Отец не получил нашей телеграммы, мы застали его дома за бритьем. Щеки у него были в мыльной пене, и я не мог поцеловать его. Я кинулся к окну, надеясь, что отсюда, сверху, увижу хоть краешек настоящего Парижа, того самого, хрустально-золотого, но его загораживал высившийся напротив дом, который навевал ужас. Черные-черные стены, а вместо окон — зияющие темные провалы.
— Это и есть Париж? — с горечью повторил я. Отец засмеялся и объяснил, что это не Париж, а лишь дом, пострадавший от пожара. Но когда мы пошли обедать, я отметил про себя, что не один этот дом, а все остальные тоже выглядят жертвами пожара — стены в копоти, сумрачные окна.
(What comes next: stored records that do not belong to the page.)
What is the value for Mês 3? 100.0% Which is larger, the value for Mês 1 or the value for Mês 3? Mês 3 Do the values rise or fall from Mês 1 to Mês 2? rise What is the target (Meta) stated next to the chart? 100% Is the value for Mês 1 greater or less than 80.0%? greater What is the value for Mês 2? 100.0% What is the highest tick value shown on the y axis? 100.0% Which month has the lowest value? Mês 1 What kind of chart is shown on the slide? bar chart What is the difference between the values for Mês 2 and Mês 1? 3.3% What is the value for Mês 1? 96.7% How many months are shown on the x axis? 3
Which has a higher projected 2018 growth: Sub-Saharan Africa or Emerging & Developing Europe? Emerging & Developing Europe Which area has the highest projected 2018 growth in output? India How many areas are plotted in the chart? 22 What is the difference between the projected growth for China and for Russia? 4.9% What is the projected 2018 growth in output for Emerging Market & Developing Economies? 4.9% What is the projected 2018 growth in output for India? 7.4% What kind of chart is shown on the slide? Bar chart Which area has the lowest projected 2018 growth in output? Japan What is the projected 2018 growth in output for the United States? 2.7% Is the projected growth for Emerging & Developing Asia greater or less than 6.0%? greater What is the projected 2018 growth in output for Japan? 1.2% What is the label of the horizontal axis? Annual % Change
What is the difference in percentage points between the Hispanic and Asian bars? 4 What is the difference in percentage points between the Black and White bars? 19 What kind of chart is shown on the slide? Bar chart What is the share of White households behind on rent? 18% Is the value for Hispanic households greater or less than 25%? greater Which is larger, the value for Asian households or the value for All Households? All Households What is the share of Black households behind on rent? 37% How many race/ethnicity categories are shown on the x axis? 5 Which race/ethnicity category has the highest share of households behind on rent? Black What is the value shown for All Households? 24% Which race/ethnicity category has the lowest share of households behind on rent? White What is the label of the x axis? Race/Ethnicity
Несколько дней спустя меня определили в школу по соседству, что еще больше укрепило мою глухую неприязнь к этому городу. На уроках я не понимал ни слова и, сидя на задней парте, вспоминал Пловдив, нашу улицу под холмом, а на переменах забивался куда-нибудь в угол двора, один, потому что ничего не смыслил в забавах и болтовне моих соучеников. А тут еще учитель взялся экзаменовать меня — вернее, вызывать к доске и задавать вопросы, а я стоял и молчал, пока он знаком не разрешал мне вернуться на место.
Единственно приятные минуты выпадали рано утром, по дороге в школу, именно потому, что было раннее утро, а в таком возрасте радуешься раннему утру, и еще потому, что я обязательно останавливался у аптечной витрины. За стеклом стоял гипсовый макет человека в продольном разрезе, вместо вен и артерий у этого человека были тонкие стеклянные трубочки, по которым непрерывно текла голубая и красная жидкость, все это при свете электрических лампочек сверкало и казалось сказочным — единственное, что было сказочным в этом якобы сказочном городе. Я зачарованно следил за движением искрящейся жидкости, пока мысль о моих житейских невзгодах не вынуждала меня с сумкой в руке шагать в школу-застенок.
Однако и среди самых тягостных будней вдруг случается радостное событие. Вот и я однажды с торжеством вернулся из школы и срывающимся от волнения голосом сообщил:
— Папа, учитель дал мне письмо!
И чтобы подчеркнуть исключительность этого события, поспешил добавить:
— Мне одному из всего класса!
Отец без особого воодушевления распечатал конверт и вынул оттуда листок, содержавший весьма лаконичный текст: «Позволяю себе уведомить Вас, что Ваш сын каждое утро опаздывает на занятия».
С того дня пришлось мне оборвать связь с единственным моим другом в этом городе — гипсовым человеком со стеклянными кровеносными сосудами.
Мало-помалу я начал различать отдельные слова чужого языка и привыкать к недружелюбию или пренебрежению со стороны соучеников, вообще кое-как справляться со своими проблемами. Но у родителей тоже были проблемы. Им приходилось таскать меня с собой на выставки, в театры. Художественные выставки и хождение по улицам были для меня самым тяжким наказанием, ноги так ломило от ходьбы, что я то и дело спотыкался.
— Да смотри ты под ноги! — ворчал отец.
— Не видишь разве, ребенок еле идет от усталости, — заступалась за меня мама.
Наверно, я только под ноги и смотрел, потому что очень мало помню из того, что меня окружало. Да и то немногое, что я видел, не производило на меня никакого впечатления.
— Папа, а для чего тут понаставили эти головы? — спрашивал я о тех бронзовых бюстах, которые украшали улицу Эколь.
Отец терпеливо объяснял, что «головы» — это памятники знаменитым людям.
— А эта старушка тоже знаменитая? — снова спрашивал я, показывая на бюст старой женщины с впалыми щеками, крючковатым носом, повязанной платком.
— Это не старушка, это Данте, — отвечал отец и все так же терпеливо принимался рассказывать мне о Данте.
В театрах я скучал так же, как на выставках или на улице, но там хоть было где сесть и поспать. Все — от «Гранд-Опера» до «Казино де Пари» — казались мне одинаковыми: какое-то непонятное движение маленьких кукол по огромной сцене. Кукол — потому что я видел их с галерки, с самых дешевых мест чуть не под потолком. Но нередко и эти места были для нас слишком большой роскошью, так что только мы с мамой имели кресло, а папа стоял позади в толпе зрителей с «входными» билетами.
Иногда родители решали оставить меня дома. Но я не любил оставаться один, тем более что напротив торчал черный дом с зияющими провалами вместо окон — они казались мне глазами какого-то чудовища. И когда родители возвращались, они всегда заставали меня на лестнице еще бодрствующим или уже заснувшим.